Please feel free to address any business questions to the Deutsche Bank and Credit Suisse contacts below
or any legal questions to Courtney Thomas at Simpson Thacher on 212-455-3041.


Marc Tarkington 212 250-6153                            James Moran 212 325-9176
Dusan Lazarov     212 250-0211                          Dana Klein     212 538-7911
Deutsche Bank Trust Company Americas                    Tom Cantello 212 325-6865
Administrative Agent                                    Credit Suisse
                                                        Administrative Agent
Sandeep Desai
Deutsche Bank Securities Inc.
212 250-0796




022537-0132-10169-NY03.2540319
3


                                                                            EXECUTION COPY


                                       SECOND AMENDMENT

                SECOND AMENDMENT, dated as of September [__], 2006 (this
“Amendment”), to the Amended and Restated Revolving Credit, Term Loan and Guarantee
Agreement, dated as of February 23, 2006 (as heretofore amended, supplemented or otherwise
modified, the “Credit Agreement”), among (i) CALPINE CORPORATION (the “Borrower”),
(ii) the subsidiaries of the Borrower named therein (the “Guarantors”), (iii) CREDIT SUISSE
SECURITIES (USA) LLC and DEUTSCHE BANK SECURITIES INC. (“DBSI”), as joint
syndication agents (in such capacities, collectively, the “Syndication Agents”), (iv) DEUTSCHE
BANK TRUST COMPANY AMERICAS (“DB”), as administrative agent for the First Priority
Lenders hereunder (in such capacity and including any successors, the “First Priority Agent”),
(v) GENERAL ELECTRIC CAPITAL CORPORATION (including its successors, “GE
Capital”), as Sub-Agent for the Revolving Lenders hereunder (in such capacity and including
any successors, the “Sub-Agent”), (vi) CREDIT SUISSE (“CS”), as administrative agent for the
Second Priority Term Lenders hereunder (in such capacity and including any successors, the
“Second Priority Agent”), (vii) LANDESBANK HESSEN THÜRINGEN GIROZENTRALE,
NEW YORK BRANCH, GE CAPITAL and HSH NORDBANK AG, NEW YORK BRANCH,
as joint documentation agents for the First Priority Lenders hereunder, and BAYERISCHE
LANDESBANK, GE CAPITAL and UNION BANK OF CALIFORNIA, N.A., as joint
documentation agents for the Second Priority Lenders hereunder (in such capacities and
including any successors, collectively, the “Documentation Agents”), and (viii) each of the
financial institutions from time to time party hereto (collectively, the “Lenders”).

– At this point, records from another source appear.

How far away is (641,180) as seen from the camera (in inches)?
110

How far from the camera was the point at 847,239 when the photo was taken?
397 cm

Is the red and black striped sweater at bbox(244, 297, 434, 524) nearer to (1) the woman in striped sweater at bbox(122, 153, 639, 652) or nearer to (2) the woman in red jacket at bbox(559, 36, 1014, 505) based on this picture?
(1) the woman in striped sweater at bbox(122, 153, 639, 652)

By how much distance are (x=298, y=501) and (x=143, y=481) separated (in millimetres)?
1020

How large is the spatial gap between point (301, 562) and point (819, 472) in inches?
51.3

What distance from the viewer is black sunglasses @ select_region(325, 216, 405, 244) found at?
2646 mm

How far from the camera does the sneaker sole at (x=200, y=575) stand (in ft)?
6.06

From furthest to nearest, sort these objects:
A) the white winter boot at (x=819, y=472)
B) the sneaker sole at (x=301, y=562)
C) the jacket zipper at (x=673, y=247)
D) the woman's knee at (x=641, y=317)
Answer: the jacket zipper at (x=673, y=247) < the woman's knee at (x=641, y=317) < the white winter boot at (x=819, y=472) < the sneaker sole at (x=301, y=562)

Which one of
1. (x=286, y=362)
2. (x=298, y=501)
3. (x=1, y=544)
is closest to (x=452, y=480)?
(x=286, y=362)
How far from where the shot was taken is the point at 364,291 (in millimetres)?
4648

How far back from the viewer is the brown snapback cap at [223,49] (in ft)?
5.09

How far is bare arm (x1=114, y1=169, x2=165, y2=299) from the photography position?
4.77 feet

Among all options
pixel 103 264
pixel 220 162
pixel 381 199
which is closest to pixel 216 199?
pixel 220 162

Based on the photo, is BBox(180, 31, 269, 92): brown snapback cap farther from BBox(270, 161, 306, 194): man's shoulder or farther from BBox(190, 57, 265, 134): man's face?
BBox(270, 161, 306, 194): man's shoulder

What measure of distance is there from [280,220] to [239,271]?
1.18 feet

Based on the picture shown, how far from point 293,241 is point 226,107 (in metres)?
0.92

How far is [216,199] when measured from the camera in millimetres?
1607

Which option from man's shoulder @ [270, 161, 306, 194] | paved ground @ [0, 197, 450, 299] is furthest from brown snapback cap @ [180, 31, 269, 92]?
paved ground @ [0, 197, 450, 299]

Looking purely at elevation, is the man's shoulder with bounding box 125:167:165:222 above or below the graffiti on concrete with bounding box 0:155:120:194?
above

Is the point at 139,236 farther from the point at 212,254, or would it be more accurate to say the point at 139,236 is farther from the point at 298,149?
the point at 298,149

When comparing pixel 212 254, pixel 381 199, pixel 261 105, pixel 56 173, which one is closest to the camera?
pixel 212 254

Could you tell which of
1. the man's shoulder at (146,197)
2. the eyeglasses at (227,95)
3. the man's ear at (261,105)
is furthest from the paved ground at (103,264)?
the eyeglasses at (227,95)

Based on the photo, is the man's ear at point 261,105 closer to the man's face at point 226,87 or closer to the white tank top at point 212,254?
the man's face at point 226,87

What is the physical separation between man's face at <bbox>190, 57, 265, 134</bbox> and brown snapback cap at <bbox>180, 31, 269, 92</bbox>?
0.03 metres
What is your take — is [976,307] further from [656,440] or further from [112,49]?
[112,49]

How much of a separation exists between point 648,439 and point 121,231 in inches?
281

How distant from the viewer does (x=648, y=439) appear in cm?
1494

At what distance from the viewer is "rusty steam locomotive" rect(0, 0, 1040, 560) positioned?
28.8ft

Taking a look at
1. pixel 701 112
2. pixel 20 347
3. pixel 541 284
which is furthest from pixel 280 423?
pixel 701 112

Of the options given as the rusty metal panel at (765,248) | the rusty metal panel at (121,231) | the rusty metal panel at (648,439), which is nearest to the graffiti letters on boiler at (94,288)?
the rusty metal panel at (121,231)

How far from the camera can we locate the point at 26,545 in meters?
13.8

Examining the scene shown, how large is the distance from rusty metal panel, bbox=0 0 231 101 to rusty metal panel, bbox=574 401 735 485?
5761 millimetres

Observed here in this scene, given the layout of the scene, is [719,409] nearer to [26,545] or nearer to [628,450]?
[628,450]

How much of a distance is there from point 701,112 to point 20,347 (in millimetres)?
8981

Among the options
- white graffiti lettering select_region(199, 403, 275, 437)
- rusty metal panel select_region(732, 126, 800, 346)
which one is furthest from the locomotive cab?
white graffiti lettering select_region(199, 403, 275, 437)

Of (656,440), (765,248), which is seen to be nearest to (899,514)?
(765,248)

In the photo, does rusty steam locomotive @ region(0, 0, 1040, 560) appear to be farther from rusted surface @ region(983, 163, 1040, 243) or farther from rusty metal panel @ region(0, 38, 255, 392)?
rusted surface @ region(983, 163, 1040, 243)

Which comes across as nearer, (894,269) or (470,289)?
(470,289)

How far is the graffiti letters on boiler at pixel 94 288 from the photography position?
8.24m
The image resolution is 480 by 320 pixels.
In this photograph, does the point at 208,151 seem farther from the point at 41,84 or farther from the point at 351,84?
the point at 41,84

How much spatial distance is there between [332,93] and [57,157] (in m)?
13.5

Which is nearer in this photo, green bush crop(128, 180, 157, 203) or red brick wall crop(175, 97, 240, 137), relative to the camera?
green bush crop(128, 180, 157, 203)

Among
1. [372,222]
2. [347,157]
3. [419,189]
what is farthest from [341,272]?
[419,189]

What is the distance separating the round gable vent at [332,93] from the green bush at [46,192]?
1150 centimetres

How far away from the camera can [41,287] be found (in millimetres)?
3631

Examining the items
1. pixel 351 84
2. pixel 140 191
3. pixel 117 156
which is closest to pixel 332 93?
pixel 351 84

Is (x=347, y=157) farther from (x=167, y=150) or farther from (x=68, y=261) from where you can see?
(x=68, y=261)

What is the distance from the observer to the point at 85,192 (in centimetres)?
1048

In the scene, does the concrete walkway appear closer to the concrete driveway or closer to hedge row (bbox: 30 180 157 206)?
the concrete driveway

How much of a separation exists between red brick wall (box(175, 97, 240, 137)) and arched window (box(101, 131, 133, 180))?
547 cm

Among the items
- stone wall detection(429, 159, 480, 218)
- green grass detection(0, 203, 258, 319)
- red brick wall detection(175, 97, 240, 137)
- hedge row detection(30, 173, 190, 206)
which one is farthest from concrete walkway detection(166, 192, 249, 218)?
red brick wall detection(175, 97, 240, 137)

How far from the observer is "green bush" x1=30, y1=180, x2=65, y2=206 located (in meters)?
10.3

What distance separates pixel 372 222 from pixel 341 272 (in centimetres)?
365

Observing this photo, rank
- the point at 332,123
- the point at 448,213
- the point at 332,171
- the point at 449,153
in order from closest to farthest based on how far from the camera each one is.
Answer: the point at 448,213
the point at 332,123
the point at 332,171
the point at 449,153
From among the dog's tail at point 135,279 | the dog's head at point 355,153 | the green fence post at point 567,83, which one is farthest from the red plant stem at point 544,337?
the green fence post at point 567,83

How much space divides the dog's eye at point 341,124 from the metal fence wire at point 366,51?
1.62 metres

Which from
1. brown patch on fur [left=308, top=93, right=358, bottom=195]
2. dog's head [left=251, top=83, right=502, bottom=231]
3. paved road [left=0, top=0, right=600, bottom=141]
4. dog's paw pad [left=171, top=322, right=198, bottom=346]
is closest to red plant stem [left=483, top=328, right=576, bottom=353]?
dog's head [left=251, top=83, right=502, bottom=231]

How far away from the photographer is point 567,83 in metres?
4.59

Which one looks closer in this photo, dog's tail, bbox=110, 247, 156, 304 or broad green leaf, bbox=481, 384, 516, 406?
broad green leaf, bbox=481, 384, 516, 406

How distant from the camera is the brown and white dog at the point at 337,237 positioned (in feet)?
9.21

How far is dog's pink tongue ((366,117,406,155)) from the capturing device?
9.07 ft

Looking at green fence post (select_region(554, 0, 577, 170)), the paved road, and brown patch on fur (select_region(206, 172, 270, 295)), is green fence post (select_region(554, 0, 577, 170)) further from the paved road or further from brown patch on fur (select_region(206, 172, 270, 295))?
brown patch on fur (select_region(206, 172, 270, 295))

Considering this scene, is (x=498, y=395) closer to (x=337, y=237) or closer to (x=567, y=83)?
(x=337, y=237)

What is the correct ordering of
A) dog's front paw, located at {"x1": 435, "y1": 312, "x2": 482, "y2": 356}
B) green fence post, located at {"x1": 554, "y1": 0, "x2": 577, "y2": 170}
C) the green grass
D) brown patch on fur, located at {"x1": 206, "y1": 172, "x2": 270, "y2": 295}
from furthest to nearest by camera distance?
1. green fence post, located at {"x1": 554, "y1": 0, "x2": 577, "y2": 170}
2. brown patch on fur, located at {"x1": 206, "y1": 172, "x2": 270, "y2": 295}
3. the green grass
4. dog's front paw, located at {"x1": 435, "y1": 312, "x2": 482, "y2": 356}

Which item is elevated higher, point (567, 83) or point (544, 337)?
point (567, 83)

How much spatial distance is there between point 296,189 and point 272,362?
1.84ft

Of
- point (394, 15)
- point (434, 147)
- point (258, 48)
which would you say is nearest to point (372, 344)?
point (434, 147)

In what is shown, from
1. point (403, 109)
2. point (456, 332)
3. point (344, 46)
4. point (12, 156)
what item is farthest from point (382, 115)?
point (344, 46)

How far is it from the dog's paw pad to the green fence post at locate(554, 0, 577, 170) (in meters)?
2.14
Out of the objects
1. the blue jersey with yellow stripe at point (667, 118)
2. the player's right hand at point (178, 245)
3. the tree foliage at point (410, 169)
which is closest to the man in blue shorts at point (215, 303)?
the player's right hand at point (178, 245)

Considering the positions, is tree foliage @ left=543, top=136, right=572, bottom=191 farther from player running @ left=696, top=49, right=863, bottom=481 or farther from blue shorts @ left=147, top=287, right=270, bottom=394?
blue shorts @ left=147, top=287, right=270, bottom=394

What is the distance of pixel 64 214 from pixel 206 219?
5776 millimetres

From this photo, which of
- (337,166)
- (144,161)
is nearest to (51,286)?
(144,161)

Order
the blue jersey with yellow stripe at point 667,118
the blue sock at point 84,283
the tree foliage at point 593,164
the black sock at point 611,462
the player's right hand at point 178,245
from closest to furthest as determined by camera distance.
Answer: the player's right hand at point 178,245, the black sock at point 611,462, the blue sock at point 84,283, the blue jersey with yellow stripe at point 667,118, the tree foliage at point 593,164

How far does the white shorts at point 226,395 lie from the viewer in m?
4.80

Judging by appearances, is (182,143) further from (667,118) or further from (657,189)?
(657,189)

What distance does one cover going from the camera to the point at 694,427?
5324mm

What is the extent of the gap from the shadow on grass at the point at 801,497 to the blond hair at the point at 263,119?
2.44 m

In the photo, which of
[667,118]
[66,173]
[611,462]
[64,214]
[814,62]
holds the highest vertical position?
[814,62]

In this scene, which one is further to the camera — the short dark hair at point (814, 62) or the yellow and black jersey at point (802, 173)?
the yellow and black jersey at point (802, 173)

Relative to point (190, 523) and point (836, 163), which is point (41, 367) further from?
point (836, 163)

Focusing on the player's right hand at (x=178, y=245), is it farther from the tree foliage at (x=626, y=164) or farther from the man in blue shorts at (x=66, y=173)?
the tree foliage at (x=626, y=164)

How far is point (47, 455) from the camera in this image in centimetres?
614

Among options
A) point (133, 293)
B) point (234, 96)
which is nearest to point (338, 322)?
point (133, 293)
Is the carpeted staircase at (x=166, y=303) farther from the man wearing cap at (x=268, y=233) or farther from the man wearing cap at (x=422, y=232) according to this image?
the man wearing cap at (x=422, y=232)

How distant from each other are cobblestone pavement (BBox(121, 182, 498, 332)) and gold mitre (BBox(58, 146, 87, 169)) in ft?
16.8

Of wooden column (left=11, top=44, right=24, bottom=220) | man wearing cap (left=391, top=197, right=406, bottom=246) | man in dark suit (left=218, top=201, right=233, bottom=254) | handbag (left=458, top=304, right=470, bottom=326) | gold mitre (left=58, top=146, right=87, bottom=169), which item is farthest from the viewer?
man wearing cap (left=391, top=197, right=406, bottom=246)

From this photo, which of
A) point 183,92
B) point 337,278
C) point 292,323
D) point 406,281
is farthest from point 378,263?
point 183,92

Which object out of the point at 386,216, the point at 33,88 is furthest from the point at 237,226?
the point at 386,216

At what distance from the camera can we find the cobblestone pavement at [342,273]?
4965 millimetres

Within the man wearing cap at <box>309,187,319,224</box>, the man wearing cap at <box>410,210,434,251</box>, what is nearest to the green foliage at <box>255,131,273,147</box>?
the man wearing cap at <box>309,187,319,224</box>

                                         WITNESSETH:

                    WHEREAS, the Borrower, the Lenders and the Agents are parties to the Credit
Agreement;

               WHEREAS, the Borrower has requested that the Lenders agree to amend certain
provisions of the Credit Agreement as set forth below; and

              WHEREAS, the Lenders have agreed to such requested amendments, but only
upon the terms and conditions set forth herein;

               NOW, THEREFORE, in consideration of the premises and the mutual agreements
contained herein, and for other valuable consideration the receipt of which is hereby
acknowledged, the Borrower, the Lenders and the Administrative Agents hereby agree as
follows:




022537-0132-10169-NY03.2540319
4

               SECTION 1. DEFINITIONS. Unless otherwise defined herein, capitalized
terms are used herein as defined in the Credit Agreement.

                   SECTION 2.           AMENDMENTS.

                                 2.1     Amendments to Section 1.1.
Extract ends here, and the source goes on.